── Data in this exercise ──
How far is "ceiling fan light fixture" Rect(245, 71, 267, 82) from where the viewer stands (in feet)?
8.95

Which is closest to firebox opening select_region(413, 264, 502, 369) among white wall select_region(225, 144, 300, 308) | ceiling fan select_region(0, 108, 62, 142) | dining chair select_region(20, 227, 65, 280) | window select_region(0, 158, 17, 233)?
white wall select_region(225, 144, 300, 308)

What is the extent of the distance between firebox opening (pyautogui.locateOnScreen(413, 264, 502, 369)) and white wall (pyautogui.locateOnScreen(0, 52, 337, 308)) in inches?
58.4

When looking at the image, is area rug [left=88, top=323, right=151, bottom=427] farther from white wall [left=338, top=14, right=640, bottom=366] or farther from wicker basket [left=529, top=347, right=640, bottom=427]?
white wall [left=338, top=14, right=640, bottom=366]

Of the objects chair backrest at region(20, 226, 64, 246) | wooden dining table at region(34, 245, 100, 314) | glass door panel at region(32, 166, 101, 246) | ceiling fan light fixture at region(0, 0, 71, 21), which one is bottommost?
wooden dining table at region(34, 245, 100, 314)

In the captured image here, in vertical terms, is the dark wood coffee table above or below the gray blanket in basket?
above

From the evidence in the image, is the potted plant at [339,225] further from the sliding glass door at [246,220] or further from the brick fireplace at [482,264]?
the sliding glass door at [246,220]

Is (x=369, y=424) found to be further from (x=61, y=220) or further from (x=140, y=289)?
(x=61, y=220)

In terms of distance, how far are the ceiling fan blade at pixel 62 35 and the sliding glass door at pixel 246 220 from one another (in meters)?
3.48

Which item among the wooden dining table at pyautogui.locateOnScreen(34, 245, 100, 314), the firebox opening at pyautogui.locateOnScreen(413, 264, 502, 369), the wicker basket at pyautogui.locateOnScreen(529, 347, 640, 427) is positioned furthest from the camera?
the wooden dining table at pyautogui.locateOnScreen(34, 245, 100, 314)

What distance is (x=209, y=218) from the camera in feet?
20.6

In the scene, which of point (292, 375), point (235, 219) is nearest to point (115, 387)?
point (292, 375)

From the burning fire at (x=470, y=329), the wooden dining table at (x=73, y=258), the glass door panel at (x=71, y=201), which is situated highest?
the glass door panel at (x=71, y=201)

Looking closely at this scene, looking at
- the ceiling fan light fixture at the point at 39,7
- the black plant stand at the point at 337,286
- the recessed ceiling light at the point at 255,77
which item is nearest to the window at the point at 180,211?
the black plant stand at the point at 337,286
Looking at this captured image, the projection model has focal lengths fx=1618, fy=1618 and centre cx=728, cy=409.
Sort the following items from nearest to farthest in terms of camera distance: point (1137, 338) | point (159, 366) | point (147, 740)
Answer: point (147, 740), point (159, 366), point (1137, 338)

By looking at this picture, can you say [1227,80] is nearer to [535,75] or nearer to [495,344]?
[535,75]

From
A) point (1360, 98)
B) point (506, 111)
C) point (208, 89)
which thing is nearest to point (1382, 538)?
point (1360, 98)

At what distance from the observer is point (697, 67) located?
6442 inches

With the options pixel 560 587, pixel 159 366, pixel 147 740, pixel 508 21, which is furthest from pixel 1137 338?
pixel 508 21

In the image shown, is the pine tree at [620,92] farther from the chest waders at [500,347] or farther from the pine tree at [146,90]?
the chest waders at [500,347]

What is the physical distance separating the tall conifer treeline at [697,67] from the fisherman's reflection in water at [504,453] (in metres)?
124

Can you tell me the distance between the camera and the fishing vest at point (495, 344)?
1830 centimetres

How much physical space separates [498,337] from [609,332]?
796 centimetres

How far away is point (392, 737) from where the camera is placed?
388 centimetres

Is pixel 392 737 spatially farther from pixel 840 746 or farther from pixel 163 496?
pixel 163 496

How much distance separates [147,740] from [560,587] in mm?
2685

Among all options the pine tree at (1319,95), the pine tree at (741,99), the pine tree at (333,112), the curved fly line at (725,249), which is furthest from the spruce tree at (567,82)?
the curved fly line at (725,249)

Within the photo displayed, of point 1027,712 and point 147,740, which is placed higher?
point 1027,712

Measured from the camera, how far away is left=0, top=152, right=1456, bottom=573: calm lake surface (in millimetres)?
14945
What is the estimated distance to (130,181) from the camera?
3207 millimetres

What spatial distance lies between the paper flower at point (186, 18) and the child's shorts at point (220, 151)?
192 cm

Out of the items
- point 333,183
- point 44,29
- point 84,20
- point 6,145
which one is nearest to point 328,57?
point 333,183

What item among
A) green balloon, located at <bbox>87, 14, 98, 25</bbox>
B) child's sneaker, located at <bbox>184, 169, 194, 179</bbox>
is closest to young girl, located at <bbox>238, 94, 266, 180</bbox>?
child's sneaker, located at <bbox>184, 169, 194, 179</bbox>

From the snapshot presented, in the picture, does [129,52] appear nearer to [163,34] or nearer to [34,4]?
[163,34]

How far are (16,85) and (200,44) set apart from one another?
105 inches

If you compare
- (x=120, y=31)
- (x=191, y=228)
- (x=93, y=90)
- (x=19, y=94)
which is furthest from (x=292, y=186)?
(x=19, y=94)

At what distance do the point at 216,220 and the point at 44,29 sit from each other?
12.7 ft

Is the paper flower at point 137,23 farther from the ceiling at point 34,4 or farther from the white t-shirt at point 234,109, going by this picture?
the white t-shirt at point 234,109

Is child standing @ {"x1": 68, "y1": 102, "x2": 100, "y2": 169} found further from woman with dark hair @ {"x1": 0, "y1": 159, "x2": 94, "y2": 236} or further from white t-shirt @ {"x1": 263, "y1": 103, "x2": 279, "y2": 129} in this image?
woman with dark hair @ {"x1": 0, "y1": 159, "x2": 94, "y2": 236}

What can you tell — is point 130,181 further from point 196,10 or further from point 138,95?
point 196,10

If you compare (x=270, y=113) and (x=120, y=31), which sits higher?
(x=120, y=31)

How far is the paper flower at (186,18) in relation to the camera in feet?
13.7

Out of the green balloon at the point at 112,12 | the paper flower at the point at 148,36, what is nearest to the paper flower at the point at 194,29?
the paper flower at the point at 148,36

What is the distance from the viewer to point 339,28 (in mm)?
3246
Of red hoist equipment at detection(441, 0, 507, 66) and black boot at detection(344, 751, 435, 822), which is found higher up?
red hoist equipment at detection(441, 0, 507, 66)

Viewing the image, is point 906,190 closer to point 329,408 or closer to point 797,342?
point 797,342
───
▶ Task prompt: Put every line of the rows above into a numbered list, leaving out the blank lines.

▶ Result for this exercise:
1. How far is "ceiling fan light fixture" Rect(245, 71, 267, 82) from where the viewer stands (in feet)?
2. 8.95
3. Which is closest to firebox opening select_region(413, 264, 502, 369) among white wall select_region(225, 144, 300, 308) | ceiling fan select_region(0, 108, 62, 142) | dining chair select_region(20, 227, 65, 280) | window select_region(0, 158, 17, 233)?
4. white wall select_region(225, 144, 300, 308)
5. What is the extent of the distance between firebox opening (pyautogui.locateOnScreen(413, 264, 502, 369)) and white wall (pyautogui.locateOnScreen(0, 52, 337, 308)) in inches?
6. 58.4
7. When looking at the image, is area rug [left=88, top=323, right=151, bottom=427] farther from white wall [left=338, top=14, right=640, bottom=366] or farther from wicker basket [left=529, top=347, right=640, bottom=427]?
8. white wall [left=338, top=14, right=640, bottom=366]
9. Of the objects chair backrest at region(20, 226, 64, 246) | wooden dining table at region(34, 245, 100, 314) | glass door panel at region(32, 166, 101, 246) | ceiling fan light fixture at region(0, 0, 71, 21), which one is bottommost?
10. wooden dining table at region(34, 245, 100, 314)
11. In the captured image here, in vertical terms, is the dark wood coffee table above or below the gray blanket in basket?
12. above
13. From the evidence in the image, is the potted plant at [339,225] further from the sliding glass door at [246,220] or further from the brick fireplace at [482,264]?
14. the sliding glass door at [246,220]
15. Is (x=369, y=424) found to be further from (x=61, y=220) or further from (x=140, y=289)?
16. (x=61, y=220)
17. In terms of distance, how far are the ceiling fan blade at pixel 62 35 and the sliding glass door at pixel 246 220 from one another (in meters)?
18. 3.48
19. Which item among the wooden dining table at pyautogui.locateOnScreen(34, 245, 100, 314), the firebox opening at pyautogui.locateOnScreen(413, 264, 502, 369), the wicker basket at pyautogui.locateOnScreen(529, 347, 640, 427) is positioned furthest from the camera?
20. the wooden dining table at pyautogui.locateOnScreen(34, 245, 100, 314)
21. What distance is (x=209, y=218) from the camera in feet?
22. 20.6
23. In the scene, which of point (292, 375), point (235, 219) is nearest to point (115, 387)?
24. point (292, 375)
25. From the burning fire at (x=470, y=329), the wooden dining table at (x=73, y=258), the glass door panel at (x=71, y=201), which is situated highest?
26. the glass door panel at (x=71, y=201)
27. Looking closely at this scene, looking at
28. - the ceiling fan light fixture at the point at 39,7
29. - the black plant stand at the point at 337,286
30. - the recessed ceiling light at the point at 255,77
31. which item is nearest to the window at the point at 180,211?
32. the black plant stand at the point at 337,286
33. Looking at this captured image, the projection model has focal lengths fx=1618, fy=1618 and centre cx=728, cy=409.
34. Sort the following items from nearest to farthest in terms of camera distance: point (1137, 338) | point (159, 366) | point (147, 740)
35. Answer: point (147, 740), point (159, 366), point (1137, 338)
36. By looking at this picture, can you say [1227,80] is nearer to [535,75] or nearer to [495,344]?
37. [535,75]
38. From
39. A) point (1360, 98)
40. B) point (506, 111)
41. C) point (208, 89)
42. which thing is nearest to point (1382, 538)?
43. point (1360, 98)
44. At what distance from the observer is point (697, 67) located?
45. 6442 inches
46. With the options pixel 560 587, pixel 159 366, pixel 147 740, pixel 508 21, which is furthest from pixel 1137 338?
47. pixel 508 21
48. In the image shown, is the pine tree at [620,92] farther from the chest waders at [500,347] or farther from the pine tree at [146,90]?
49. the chest waders at [500,347]
50. What is the physical distance separating the tall conifer treeline at [697,67] from the fisherman's reflection in water at [504,453] (in metres)?
51. 124
52. Can you tell me the distance between the camera and the fishing vest at point (495, 344)?
53. 1830 centimetres
54. How much physical space separates [498,337] from [609,332]?
55. 796 centimetres
56. How far away is point (392, 737) from where the camera is placed?
57. 388 centimetres
58. Is pixel 392 737 spatially farther from pixel 840 746 or farther from pixel 163 496?
59. pixel 163 496
60. How much distance separates [147,740] from [560,587] in mm?
61. 2685
62. Among all options the pine tree at (1319,95), the pine tree at (741,99), the pine tree at (333,112), the curved fly line at (725,249), which is furthest from the spruce tree at (567,82)?
63. the curved fly line at (725,249)
64. Within the photo displayed, of point 1027,712 and point 147,740, which is placed higher?
65. point 1027,712
66. Measured from the camera, how far away is left=0, top=152, right=1456, bottom=573: calm lake surface (in millimetres)?
67. 14945
68. What is the estimated distance to (130,181) from the camera?
69. 3207 millimetres
70. What spatial distance lies between the paper flower at point (186, 18) and the child's shorts at point (220, 151)?
71. 192 cm
72. Out of the items
73. - point 333,183
74. - point 44,29
75. - point 84,20
76. - point 6,145
77. which one is nearest to point 328,57?
78. point 333,183
79. What item among
80. A) green balloon, located at <bbox>87, 14, 98, 25</bbox>
81. B) child's sneaker, located at <bbox>184, 169, 194, 179</bbox>
82. is closest to young girl, located at <bbox>238, 94, 266, 180</bbox>?
83. child's sneaker, located at <bbox>184, 169, 194, 179</bbox>
84. From the snapshot presented, in the picture, does [129,52] appear nearer to [163,34] or nearer to [34,4]?
85. [163,34]
86. How far are (16,85) and (200,44) set apart from one another?
87. 105 inches
88. If you compare
89. - (x=120, y=31)
90. - (x=191, y=228)
91. - (x=93, y=90)
92. - (x=19, y=94)
93. which is furthest from (x=292, y=186)?
94. (x=19, y=94)
95. At what distance do the point at 216,220 and the point at 44,29 sit from each other?
96. 12.7 ft
97. Is the paper flower at point 137,23 farther from the ceiling at point 34,4 or farther from the white t-shirt at point 234,109, going by this picture?
98. the white t-shirt at point 234,109
99. Is child standing @ {"x1": 68, "y1": 102, "x2": 100, "y2": 169} found further from woman with dark hair @ {"x1": 0, "y1": 159, "x2": 94, "y2": 236} or further from white t-shirt @ {"x1": 263, "y1": 103, "x2": 279, "y2": 129} in this image?
100. woman with dark hair @ {"x1": 0, "y1": 159, "x2": 94, "y2": 236}
101. What can you tell — is point 130,181 further from point 196,10 or further from point 138,95?
102. point 196,10
103. If you compare (x=270, y=113) and (x=120, y=31), which sits higher?
104. (x=120, y=31)
105. How far is the paper flower at (186,18) in relation to the camera in feet?
106. 13.7
107. Out of the green balloon at the point at 112,12 | the paper flower at the point at 148,36, what is nearest to the paper flower at the point at 194,29?
108. the paper flower at the point at 148,36
109. What is the distance from the viewer to point 339,28 (in mm)?
110. 3246
111. Of red hoist equipment at detection(441, 0, 507, 66) and black boot at detection(344, 751, 435, 822), which is found higher up?
112. red hoist equipment at detection(441, 0, 507, 66)
113. Viewing the image, is point 906,190 closer to point 329,408 or closer to point 797,342?
114. point 797,342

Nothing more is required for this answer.